Dans le cadre du présent projet, deux services ont été ciblés pour appliquer l’approche de médiation auprès des parents, soit l’Évaluation/Orientation et l’Application des mesures. Selon le processus d’intervention en protection de la jeunesse, l’évaluation de la situation survient lorsqu’un signalement est retenu en vertu de la LPJ. Cette évaluation porte sur la vérification des faits signalés et sur l’analyse de la situation de l’enfant en fonction de sa vulnérabilité et de la capacité de ses parents et de son milieu d’assurer sa sécurité et son développement. Lorsque ceux-ci semblent compromis, le DPJ prend la situation de l’enfant en charge et décide de son orientation. Cette dernière englobe le choix du régime, volontaire ou judiciaire, ainsi que le choix des mesures nécessaires pour mettre fin à la situation et pour éviter qu’elle se reproduise. Suite à l’orientation, les usagers sont dirigés vers le service d’application des mesures où un intervenant social met en place les mesures prévues (Manuel de référence sur la protection de la jeunesse, 2010).

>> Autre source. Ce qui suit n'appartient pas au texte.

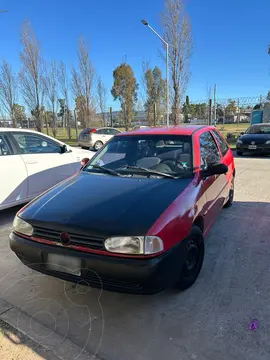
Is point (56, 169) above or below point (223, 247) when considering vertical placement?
above

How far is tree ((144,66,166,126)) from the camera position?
29913 mm

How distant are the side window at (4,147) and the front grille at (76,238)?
9.39 ft

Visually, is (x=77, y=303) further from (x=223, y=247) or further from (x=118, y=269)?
(x=223, y=247)

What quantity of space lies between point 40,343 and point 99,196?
130 centimetres

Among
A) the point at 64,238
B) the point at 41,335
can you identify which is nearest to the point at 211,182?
the point at 64,238

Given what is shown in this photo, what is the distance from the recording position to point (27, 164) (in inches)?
201

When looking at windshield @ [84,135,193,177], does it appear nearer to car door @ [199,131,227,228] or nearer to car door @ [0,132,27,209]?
car door @ [199,131,227,228]

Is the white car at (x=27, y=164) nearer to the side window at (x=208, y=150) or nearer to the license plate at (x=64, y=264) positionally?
the license plate at (x=64, y=264)

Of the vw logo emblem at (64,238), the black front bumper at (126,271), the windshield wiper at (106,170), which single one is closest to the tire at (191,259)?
the black front bumper at (126,271)

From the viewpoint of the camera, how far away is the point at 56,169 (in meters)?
5.73

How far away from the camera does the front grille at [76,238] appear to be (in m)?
2.25

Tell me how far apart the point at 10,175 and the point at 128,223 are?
3333mm

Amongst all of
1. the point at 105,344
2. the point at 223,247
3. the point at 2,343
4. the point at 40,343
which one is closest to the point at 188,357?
the point at 105,344

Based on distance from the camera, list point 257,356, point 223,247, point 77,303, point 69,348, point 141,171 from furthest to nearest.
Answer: point 223,247 → point 141,171 → point 77,303 → point 69,348 → point 257,356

Population à l’étude et échantillon

Les participants à ce projet devaient répondre à trois critères : 1) occuper une fonction d’agent de relations humaines dans le cadre de la LPJ ; 2) avoir reçu depuis au moins deux mois la formation de trois jours du PNF sur l’approche de médiation ; et 3) avoir appliqué cette approche dans au moins un de leur dossier. L’objectif était de réunir des répondants qui avaient une expérience concrète, sans pour autant être des experts de l’approche. Les intervenants qui correspondaient à ces critères ont été invités à participer de manière volontaire.

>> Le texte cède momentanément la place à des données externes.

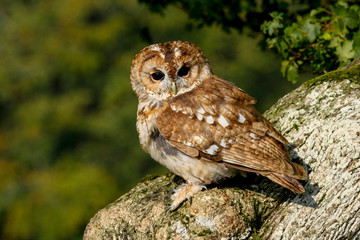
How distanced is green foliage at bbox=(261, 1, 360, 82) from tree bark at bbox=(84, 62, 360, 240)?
0.55 metres

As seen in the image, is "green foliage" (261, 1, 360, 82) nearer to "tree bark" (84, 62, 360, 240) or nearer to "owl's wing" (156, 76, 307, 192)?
"tree bark" (84, 62, 360, 240)

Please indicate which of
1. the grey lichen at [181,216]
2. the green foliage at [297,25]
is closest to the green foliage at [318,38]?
the green foliage at [297,25]

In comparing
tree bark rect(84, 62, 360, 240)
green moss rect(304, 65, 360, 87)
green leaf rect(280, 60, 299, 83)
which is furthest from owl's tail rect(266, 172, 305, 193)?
green leaf rect(280, 60, 299, 83)

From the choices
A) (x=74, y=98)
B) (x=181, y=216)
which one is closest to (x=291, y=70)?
(x=181, y=216)

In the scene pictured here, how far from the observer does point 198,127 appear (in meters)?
2.98

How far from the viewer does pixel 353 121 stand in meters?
2.81

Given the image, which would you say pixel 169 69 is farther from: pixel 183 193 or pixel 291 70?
pixel 291 70

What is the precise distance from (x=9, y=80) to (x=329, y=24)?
27.1 meters

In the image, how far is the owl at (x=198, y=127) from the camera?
2850mm

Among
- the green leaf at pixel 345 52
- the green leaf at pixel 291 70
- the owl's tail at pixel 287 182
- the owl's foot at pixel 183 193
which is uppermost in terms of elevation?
the green leaf at pixel 291 70

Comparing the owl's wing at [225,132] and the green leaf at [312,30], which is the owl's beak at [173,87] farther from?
the green leaf at [312,30]

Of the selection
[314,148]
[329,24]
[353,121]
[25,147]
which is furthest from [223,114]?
[25,147]

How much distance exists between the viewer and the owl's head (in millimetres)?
3146

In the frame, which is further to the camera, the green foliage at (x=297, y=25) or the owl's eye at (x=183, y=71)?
the green foliage at (x=297, y=25)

Quatre groupes de discussion ont été organisés dans les trois centres jeunesse participants. Chaque groupe a réuni entre 7 et 9 intervenants pour un total de 33 (25 femmes et 8 hommes). Ces intervenants travaillaient dans les secteurs de l’évaluation/orientation (36,4 %) ou de l’application des mesures (63,6 %). Le groupe d’âge le plus représenté (39,4 %) était celui des 25 à 34 ans. Près des deux tiers (63,6 %) possédaient une formation en travail social. Les participants avaient été formés à l’approche de médiation depuis 30 mois en moyenne. Le nombre moyen d’années d’expérience dans un centre jeunesse était de 11 ans.

Procédure de collecte des données

Les données ont été collectées à l’aide d’entrevues de groupe en s’appuyant sur les techniques d’animation des focus group (Simard, 1989 ; Krueger, 1994) qui prévoient la présence d’un animateur et d’un observateur. Les informations ont été collectées à l’aide d’un guide de discussion composé de huit questions ouvertes portant notamment sur les thèmes suivants : 1) effets observés sur la clientèle et sur les processus d’intervention ; 2) expérience en lien avec son application (rôle de l’intervenant, place des acteurs dans le processus), notamment en lien avec les diverses problématiques rencontrées en protection de la jeunesse. Enfin, un questionnaire a été remis à chacun des participants afin de recueillir des données sociodémographiques. La durée des entrevues de groupe fut d’environ deux heures.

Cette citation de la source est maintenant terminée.